05 março 2024

Mil e uma (21)

 (Continuação daqui)




21. O mandarim


No Sábado passado o António Barreto publicou um interessante artigo no Público sob o título "O fim dos partidos políticos" (cf. aqui) onde, essencialmente, defende a tese de que os partidos políticos em Portugal se transformaram de instituições ideológicas em instituições pessoais, deixando de estar ao serviço da defesa de um sistema de ideias (ideologia) para passarem a estar ao serviço de uma pessoa (o chefe).

A evolução é perfeitamente compreensível num país de tradição católica como Portugal e cada vez será mais acentuada. É que o povo português reconhece a importância e a necessidade de um chefe, já quanto à discussão das ideias ele não sabe bem para que é que isso serve. A cultura católica é uma cultura popular, não uma cultura intelectual. Um cultura intelectual é a cultura protestante e, mais ainda, a judaica.
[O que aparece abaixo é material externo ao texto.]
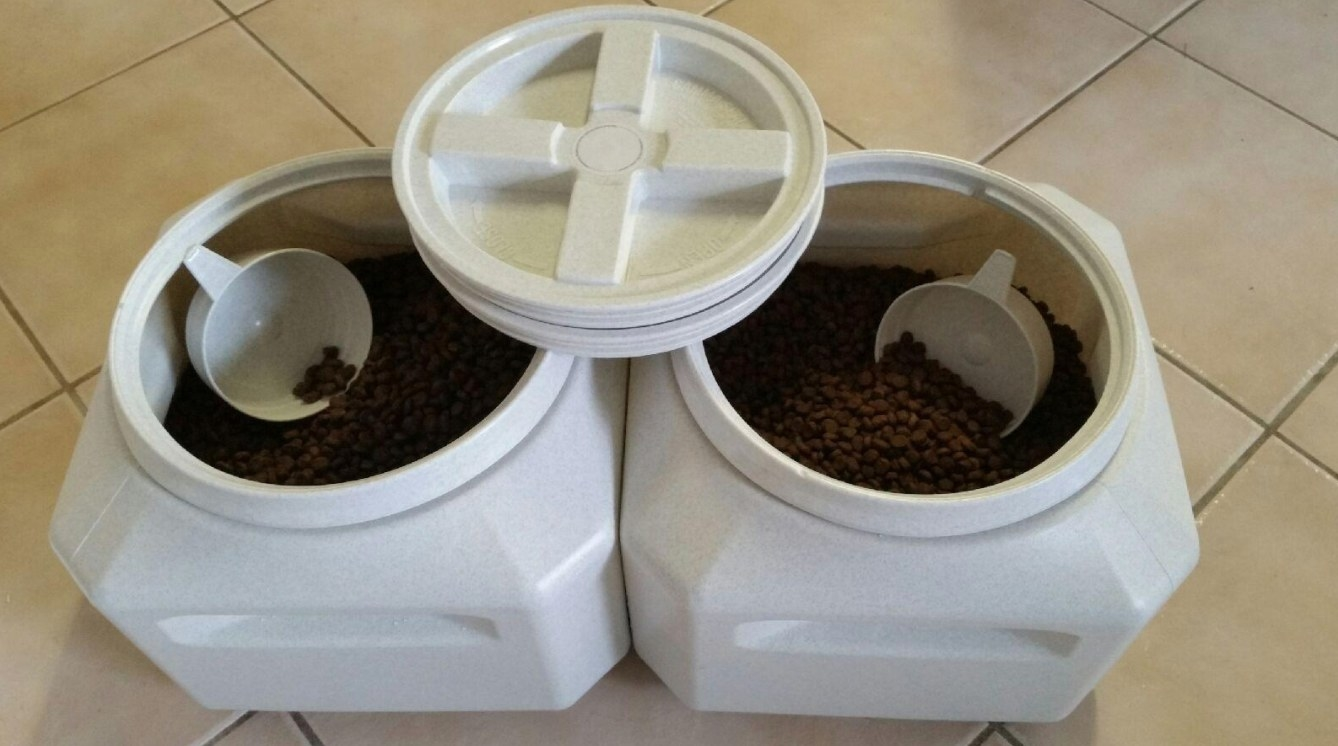The reviewer's image of the vault pet storage container with pet food and scoopers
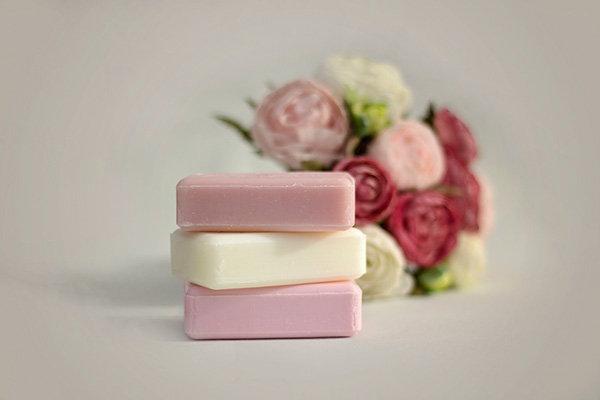 Rose Pink Soap in front of Bouquet of Flowers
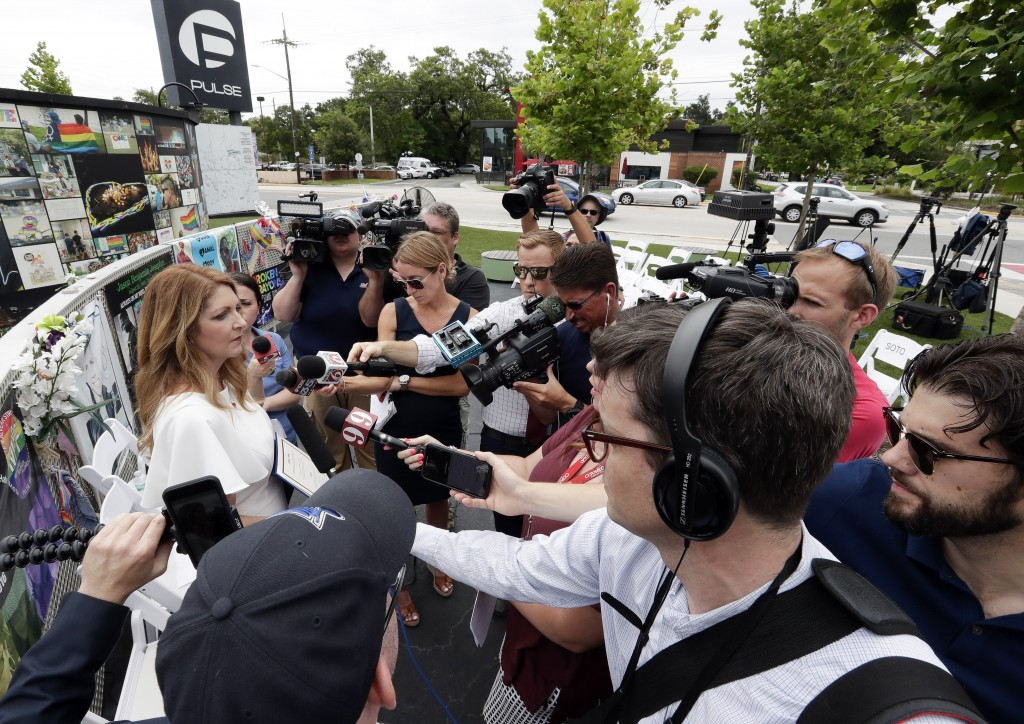 Barbara Poma, left, CEO of the onePulse foundation speaks during a news conference to introduce legislation that would designate the Pulse nightclub s...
Vale a pena introduzir aqui uma nota pessoal. Aos 24 anos de idade, em 1978, fui viver para o Canadá, um país de cultura anglo-saxónica e que nasceu democrático, ao contrário do meu país que tinha nascido absolutista. Os choques culturais não foram pequenos nem poucos. Um deles aconteceu quando me dei conta que os altos funcionários do governo canadiano - o equivalente aos directores-gerais da burocracia portuguesa - eram chamados mandarins. 

A surpresa é que a palavra, usada num país anglo-saxónico, me parecia portuguesa porque era a mesma palavra que os portugueses usavam para designar os altos burocratas chineses.  E estava certo, a palavra mandarim é portuguesa e tinha-se internacionalizado, mas faltava-me compreender um pormenor que só descobri mais tarde - a origem da palavra.

A palavra mandarim tem origem no verbo português mandar, e logo imaginei os portugueses a chegarem à China e a perguntar à primeira comunidade que encontravam "Quem é que manda aqui?", e assim que aparecia o chefe, logo imaginei um português a comentar para o outro em voz baixa: "Este tipo é que é o mandarim".  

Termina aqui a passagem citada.